- **To do**:
Reproduce every line from the one containing "By how much" through the end of the items, inclusive, leaving all other text unchanged. Multiply each distance value in the answers by 1.5 and round it to the same number of decimal places it originally had, with halves rounded up.
==== Input rows ====
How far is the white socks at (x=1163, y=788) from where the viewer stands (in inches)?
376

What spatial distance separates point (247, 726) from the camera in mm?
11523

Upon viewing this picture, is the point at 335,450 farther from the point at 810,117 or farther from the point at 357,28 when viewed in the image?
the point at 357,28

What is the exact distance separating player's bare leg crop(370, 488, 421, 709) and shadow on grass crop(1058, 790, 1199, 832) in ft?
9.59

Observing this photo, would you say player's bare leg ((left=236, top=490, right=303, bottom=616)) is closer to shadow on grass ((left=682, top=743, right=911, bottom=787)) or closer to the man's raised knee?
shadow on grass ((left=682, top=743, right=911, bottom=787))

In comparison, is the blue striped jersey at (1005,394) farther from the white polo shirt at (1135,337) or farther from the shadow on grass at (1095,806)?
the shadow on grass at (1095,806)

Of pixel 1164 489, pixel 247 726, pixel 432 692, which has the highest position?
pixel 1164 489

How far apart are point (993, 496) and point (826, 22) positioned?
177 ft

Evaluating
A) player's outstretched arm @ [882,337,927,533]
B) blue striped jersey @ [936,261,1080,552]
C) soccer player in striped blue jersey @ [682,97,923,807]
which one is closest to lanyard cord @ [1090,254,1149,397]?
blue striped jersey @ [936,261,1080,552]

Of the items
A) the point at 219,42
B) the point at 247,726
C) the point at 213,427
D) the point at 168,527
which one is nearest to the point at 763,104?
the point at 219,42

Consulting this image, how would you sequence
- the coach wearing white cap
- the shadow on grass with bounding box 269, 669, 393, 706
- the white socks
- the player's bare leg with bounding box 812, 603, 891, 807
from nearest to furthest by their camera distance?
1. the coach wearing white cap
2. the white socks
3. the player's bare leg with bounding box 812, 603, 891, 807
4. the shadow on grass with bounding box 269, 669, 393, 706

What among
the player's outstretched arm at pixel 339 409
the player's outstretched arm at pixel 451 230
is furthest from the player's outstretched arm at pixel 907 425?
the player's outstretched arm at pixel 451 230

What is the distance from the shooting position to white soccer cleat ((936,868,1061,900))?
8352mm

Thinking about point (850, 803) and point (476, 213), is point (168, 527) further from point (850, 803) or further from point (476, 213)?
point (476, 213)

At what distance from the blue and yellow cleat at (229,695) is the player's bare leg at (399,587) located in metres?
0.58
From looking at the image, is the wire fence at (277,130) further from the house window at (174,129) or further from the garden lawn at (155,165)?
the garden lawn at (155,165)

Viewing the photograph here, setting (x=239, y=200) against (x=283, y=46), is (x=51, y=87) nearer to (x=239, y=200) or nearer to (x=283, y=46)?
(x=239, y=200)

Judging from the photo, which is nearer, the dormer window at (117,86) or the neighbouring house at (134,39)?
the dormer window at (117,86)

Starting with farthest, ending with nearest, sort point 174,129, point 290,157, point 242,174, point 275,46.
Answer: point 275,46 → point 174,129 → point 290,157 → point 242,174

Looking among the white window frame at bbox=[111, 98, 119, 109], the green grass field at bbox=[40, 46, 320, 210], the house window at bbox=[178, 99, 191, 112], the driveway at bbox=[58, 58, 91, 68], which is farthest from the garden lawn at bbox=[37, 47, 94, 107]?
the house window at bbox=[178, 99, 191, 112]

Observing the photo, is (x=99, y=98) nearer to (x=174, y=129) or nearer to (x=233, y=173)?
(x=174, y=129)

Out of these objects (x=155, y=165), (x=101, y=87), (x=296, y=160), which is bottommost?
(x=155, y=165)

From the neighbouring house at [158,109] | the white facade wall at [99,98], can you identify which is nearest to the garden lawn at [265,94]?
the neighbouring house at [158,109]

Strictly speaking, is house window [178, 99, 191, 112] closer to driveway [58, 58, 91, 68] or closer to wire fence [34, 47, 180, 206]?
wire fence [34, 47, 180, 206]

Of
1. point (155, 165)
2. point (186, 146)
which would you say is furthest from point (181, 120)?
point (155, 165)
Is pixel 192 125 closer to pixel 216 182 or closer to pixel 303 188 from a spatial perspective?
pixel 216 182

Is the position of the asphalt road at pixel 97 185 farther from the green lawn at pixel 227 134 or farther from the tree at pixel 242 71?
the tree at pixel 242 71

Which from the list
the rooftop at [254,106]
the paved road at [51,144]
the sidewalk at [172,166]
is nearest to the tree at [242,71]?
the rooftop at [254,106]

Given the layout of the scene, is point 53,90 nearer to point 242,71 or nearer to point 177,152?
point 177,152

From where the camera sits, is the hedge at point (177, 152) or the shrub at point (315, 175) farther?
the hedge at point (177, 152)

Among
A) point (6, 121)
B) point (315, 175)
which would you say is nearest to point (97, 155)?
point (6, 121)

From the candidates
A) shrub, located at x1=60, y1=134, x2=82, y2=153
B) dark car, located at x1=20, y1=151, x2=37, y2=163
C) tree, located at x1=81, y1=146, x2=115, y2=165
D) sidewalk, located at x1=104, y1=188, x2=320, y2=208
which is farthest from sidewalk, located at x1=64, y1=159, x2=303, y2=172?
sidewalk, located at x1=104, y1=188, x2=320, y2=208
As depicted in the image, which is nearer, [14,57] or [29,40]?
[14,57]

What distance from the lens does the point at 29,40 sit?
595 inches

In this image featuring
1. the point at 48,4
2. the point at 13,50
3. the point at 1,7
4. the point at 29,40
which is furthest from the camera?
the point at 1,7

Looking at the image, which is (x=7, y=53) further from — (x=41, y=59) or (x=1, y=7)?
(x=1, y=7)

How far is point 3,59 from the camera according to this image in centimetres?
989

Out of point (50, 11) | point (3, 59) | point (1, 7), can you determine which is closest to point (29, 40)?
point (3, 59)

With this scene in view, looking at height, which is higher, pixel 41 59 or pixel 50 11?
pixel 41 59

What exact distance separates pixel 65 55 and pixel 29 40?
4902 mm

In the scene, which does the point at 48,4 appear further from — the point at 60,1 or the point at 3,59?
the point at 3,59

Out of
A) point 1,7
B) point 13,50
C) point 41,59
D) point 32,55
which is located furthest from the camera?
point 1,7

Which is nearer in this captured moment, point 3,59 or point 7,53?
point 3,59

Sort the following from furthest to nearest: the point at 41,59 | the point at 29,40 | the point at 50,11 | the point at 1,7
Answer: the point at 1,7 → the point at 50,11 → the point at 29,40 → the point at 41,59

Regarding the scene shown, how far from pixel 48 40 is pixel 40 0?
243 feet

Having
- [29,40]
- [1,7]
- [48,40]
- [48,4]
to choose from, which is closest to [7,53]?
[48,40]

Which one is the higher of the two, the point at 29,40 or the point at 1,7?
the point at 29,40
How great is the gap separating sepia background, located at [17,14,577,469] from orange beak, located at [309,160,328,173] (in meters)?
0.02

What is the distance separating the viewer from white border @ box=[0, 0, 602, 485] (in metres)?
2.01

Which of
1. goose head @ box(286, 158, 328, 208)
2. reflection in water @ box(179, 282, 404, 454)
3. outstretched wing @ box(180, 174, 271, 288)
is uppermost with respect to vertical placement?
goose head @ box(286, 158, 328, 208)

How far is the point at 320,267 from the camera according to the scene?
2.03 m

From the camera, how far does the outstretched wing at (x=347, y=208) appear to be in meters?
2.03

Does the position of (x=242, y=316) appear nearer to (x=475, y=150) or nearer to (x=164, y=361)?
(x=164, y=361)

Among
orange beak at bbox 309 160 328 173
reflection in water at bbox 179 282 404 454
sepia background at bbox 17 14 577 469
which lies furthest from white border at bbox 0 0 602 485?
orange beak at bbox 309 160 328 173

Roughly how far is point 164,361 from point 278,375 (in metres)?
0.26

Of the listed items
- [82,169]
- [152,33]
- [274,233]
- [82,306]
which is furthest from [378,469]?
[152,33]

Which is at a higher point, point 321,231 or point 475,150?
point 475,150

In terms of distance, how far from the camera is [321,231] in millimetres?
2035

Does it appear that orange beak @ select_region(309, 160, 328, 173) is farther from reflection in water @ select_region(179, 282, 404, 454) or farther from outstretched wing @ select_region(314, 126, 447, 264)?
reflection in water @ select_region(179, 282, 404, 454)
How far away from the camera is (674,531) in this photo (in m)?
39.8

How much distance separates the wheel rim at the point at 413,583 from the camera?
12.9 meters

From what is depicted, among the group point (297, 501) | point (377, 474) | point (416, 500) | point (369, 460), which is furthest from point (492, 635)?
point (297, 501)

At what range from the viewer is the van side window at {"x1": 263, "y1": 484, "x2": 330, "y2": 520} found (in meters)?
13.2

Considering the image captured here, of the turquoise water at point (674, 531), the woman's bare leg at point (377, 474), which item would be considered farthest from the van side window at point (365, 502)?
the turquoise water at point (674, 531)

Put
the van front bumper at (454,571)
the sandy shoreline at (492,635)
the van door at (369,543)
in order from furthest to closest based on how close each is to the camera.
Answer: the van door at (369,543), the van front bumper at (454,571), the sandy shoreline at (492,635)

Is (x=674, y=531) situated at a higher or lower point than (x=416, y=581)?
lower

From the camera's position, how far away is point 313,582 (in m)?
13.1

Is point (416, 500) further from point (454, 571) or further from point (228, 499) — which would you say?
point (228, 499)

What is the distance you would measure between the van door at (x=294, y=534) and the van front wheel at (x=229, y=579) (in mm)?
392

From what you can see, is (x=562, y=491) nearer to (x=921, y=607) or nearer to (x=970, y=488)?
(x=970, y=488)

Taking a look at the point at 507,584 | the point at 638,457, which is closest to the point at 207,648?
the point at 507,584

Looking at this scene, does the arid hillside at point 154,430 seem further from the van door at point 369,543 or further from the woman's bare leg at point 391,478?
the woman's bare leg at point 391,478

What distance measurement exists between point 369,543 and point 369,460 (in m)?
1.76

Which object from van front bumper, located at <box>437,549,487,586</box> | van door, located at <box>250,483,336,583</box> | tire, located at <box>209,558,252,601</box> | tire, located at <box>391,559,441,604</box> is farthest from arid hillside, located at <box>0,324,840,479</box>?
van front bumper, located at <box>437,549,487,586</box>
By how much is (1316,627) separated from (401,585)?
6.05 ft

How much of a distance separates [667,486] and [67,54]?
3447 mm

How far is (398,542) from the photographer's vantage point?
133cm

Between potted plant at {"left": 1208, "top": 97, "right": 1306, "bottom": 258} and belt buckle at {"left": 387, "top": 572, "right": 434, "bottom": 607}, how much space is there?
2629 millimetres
====
- **Answer to the task**:
By how much is (1316,627) separated from (401,585)?
9.08 ft

How much of a distance separates [667,486] and [67,54]?
5171 mm

How far is (398,542) from the photographer's vantage point?
200cm

Between potted plant at {"left": 1208, "top": 97, "right": 1306, "bottom": 258} and belt buckle at {"left": 387, "top": 572, "right": 434, "bottom": 607}, how much space is there?
3944 millimetres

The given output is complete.